Few of us look forward to dental visits. Nevertheless, dental work today is less dreaded because of modern analgesics which numb the gum and allow repairs to be done in relative painlessness, compared to a generation or so ago. Indeed we become so used to the miracles of modern medical science that we tend to think all our physical ills should be resolved with a shot or a pill.
Perhaps scientific breakthroughs carry over into our expectations for all our human ills. We will elect the right political party, the right president, the right governor, and viola, our problems vanish in the space of an election. Supporters of a winning candidate cheer, happy days are here again, throw the rascals out.
Unfortunately, reality overtakes the happy visions. No political fix will solve our problems; no magician will wave a wand and destroy the demons. The black swans appear. The Great Recession or 9/ll or natural calamities destroy our assumptions that life is one big party.
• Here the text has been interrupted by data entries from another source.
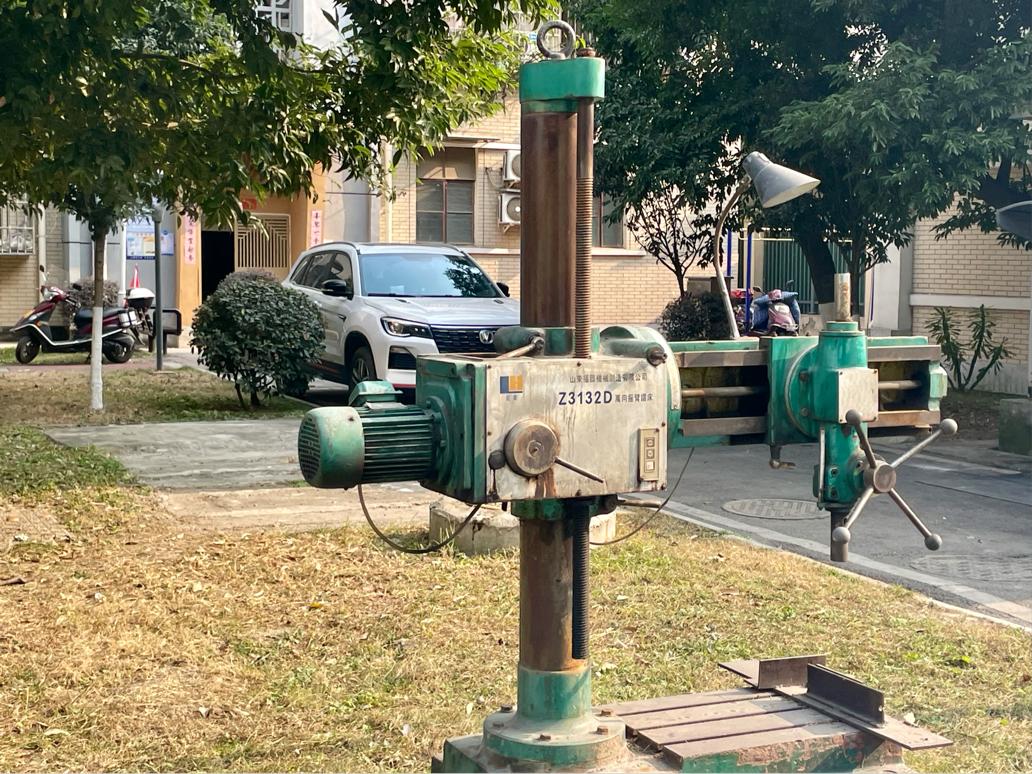 �������洦�ɼ�����Ԫ��.jpg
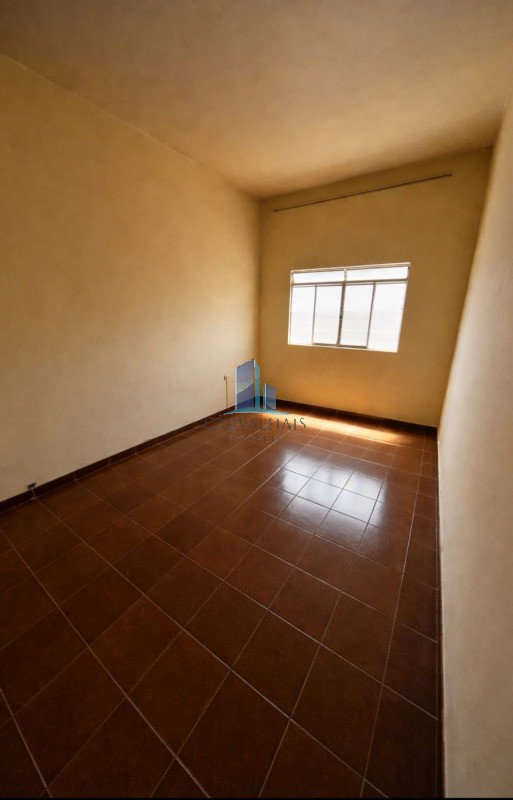 Casa, 5 quartos, 212 m² - Foto 5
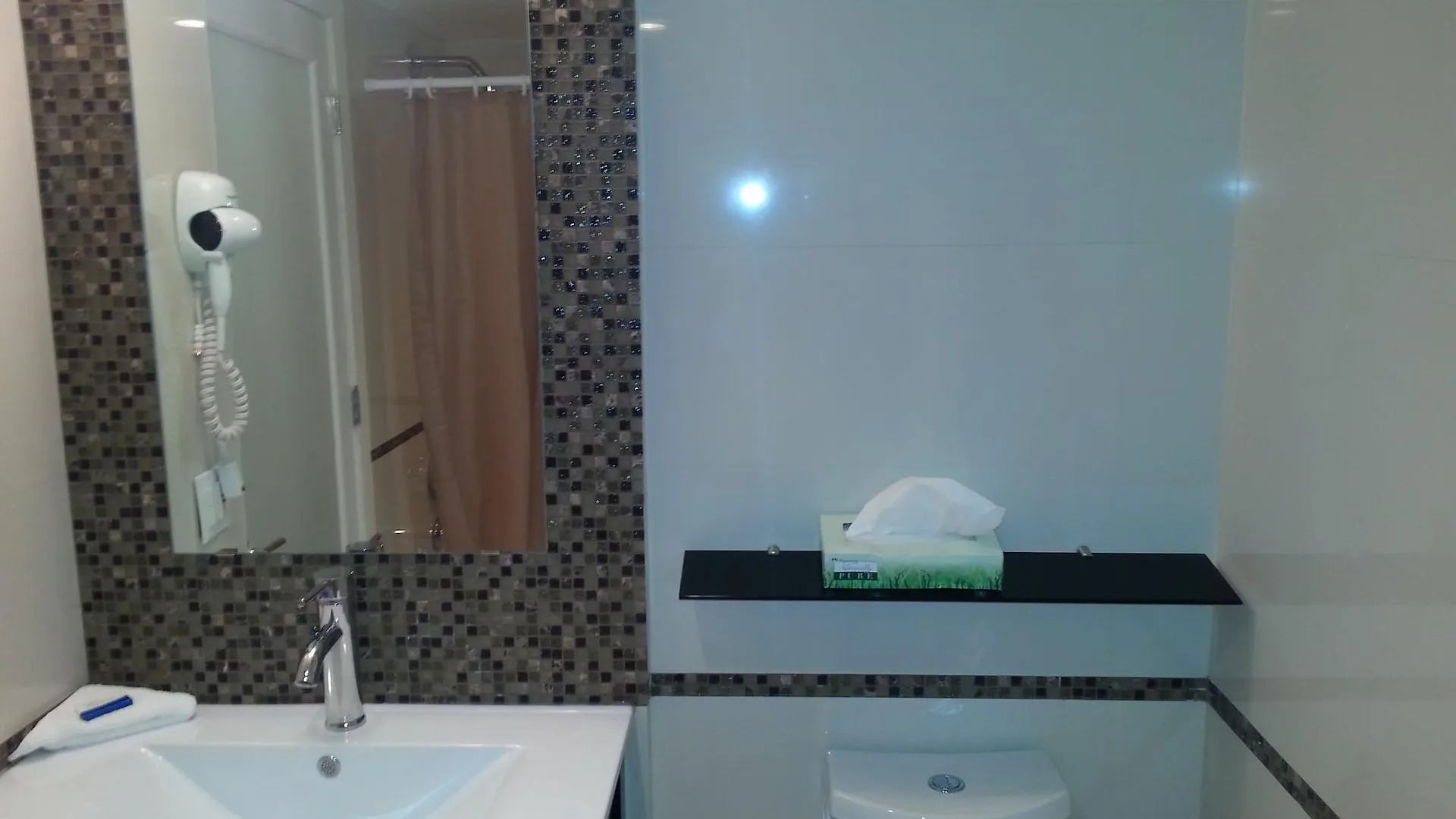 Chateaubleau 2* Coral Gables
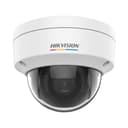 Danh sách hình ảnh chụp sản phẩm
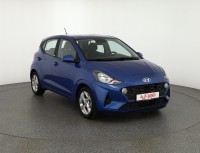 Hyundai i10 1.2 Trend
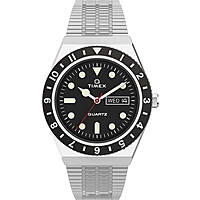 watch only time man Timex Q Reissue TW2U61800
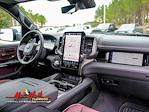 New 2026 Ram 1500 Limited Crew Cab for sale #TN237207 - photo 16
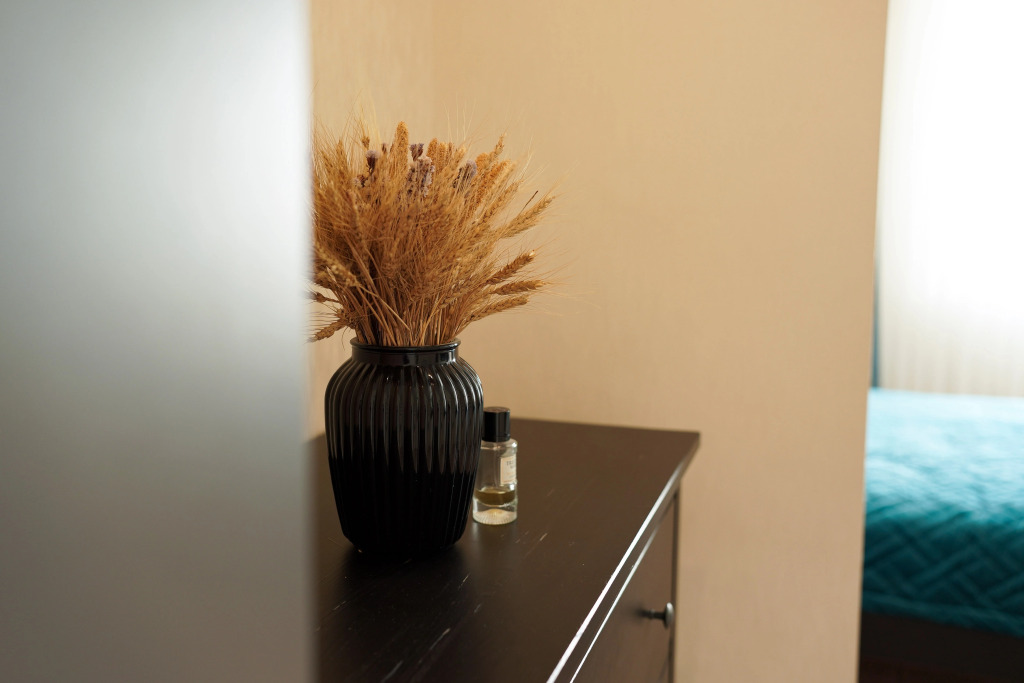 Квартира Видовая квартира в центре города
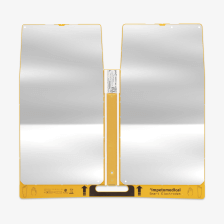 Suodscan Disposable Smart Electrode Type-S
In truth, no political winner can undo what we, the people, have done to ourselves over decades. We were the binge consumers, the pleasure seekers who did not count the cost, who lived only for today.
Relief will come only slowly, gradually, as we wake from the party, sobered by our hangover, hopefully to exercise responsibility for the lives we live as individuals. We can make the hard moral choices, we can build up our families and neighborhoods and faith communities, or we can continue waiting for the perfect political fix which will never come.